Blonde, serene-looking film actress Gloria Stuart forsook her stage career when she was signed to two separate movie contracts in 1932. It took a court arbitrator to determine which studio would be permitted to make use of Stuart's services, Paramount or Universal. Universal won, and soon the actress was starring in such memorable films as James Whale's The Old Dark House (1932) and The Invisible Man (1933).
From 1936 on, Stuart, who was born in Santa Monica, CA, on July 4, 1910, was contracted to 20th Century Fox, where among many other films she appeared in John Ford's Prisoner of Shark Island (1936), the Shirley Temple vehicle Rebecca of Sunnybrook Farm (1938), and the Ritz Brothers version of The Three Musketeers (1939). Gradually retiring from films in the early '40s to return to her stage origins, Stuart subsequently decided to devote her time to her second husband, screenwriter/wit Arthur Sheekman, whom she had married in 1934. She became an accomplished painter, staging several one-woman exhibits in New York, Austria, and Italy during the 1960s.

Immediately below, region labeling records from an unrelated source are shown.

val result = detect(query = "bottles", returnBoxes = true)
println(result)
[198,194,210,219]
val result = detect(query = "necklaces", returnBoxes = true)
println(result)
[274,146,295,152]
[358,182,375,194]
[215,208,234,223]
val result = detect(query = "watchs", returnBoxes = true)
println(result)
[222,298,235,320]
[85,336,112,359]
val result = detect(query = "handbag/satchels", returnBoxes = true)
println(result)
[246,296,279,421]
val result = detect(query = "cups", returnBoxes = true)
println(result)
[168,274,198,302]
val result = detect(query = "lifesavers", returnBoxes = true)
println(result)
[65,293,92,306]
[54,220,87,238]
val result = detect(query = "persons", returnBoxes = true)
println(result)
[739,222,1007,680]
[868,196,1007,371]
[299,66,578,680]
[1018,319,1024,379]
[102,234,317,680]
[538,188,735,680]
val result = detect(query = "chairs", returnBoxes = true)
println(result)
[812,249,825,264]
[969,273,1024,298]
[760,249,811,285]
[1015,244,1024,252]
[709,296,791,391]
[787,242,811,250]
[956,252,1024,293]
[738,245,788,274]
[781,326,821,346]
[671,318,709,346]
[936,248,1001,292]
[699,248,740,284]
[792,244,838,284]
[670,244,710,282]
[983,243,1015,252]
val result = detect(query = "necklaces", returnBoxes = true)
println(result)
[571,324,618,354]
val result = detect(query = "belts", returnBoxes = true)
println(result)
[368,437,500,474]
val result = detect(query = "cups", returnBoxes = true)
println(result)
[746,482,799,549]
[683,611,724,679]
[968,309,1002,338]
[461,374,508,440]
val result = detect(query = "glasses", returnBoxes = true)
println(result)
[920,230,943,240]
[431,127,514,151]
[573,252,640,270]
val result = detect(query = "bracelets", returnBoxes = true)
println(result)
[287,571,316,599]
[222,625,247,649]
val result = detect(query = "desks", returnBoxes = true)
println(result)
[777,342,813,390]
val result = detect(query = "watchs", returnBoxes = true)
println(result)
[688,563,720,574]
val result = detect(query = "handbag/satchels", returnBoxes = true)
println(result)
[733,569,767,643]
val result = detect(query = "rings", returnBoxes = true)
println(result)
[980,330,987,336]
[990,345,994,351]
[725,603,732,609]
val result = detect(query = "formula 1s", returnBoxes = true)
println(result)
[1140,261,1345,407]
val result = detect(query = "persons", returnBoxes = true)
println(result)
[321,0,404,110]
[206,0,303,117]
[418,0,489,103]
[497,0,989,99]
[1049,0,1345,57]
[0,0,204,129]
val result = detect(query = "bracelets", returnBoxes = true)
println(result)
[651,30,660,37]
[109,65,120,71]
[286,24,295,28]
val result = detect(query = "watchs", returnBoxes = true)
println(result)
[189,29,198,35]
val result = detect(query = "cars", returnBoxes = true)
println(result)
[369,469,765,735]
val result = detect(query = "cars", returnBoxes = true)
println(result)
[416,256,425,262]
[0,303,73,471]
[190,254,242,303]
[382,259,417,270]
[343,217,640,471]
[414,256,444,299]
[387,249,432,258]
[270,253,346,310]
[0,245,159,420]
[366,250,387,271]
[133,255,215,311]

In 1982, Stuart made a long-overdue return to the screen in the cameo role of Peter O'Toole's matronly dancing partner in My Favorite Year. Sixteen years later, she became known to a whole new generation of fans when she starred as 100-year-old Rose DeWitt, the heroine of James Cameron's Titanic. The only member of Titanic's cast and crew to have been alive at the time of the actual catastrophe, Stuart, who was 88 when the film was released, made history with her performance in the record-breaking movie. Nominated for an Oscar in the Best Supporting Actress category, she became the oldest person in history to be nominated for an Academy Award; in addition to various other award nominations, she won a Best Supporting Actress prize from the Screen Actors Guild, an organization she had helped to found in 1933. Thanks to Titanic, Stuart enjoyed a late-life career renaissance, and was soon appearing in magazines (People dubbed her one of the "50 Most Beautiful People in the World"), Hanson videos, and, most importantly, in new films that ranged from the romantic comedy The Love Letter (1999) to Wim Wenders' The Million Dollar Hotel (2000).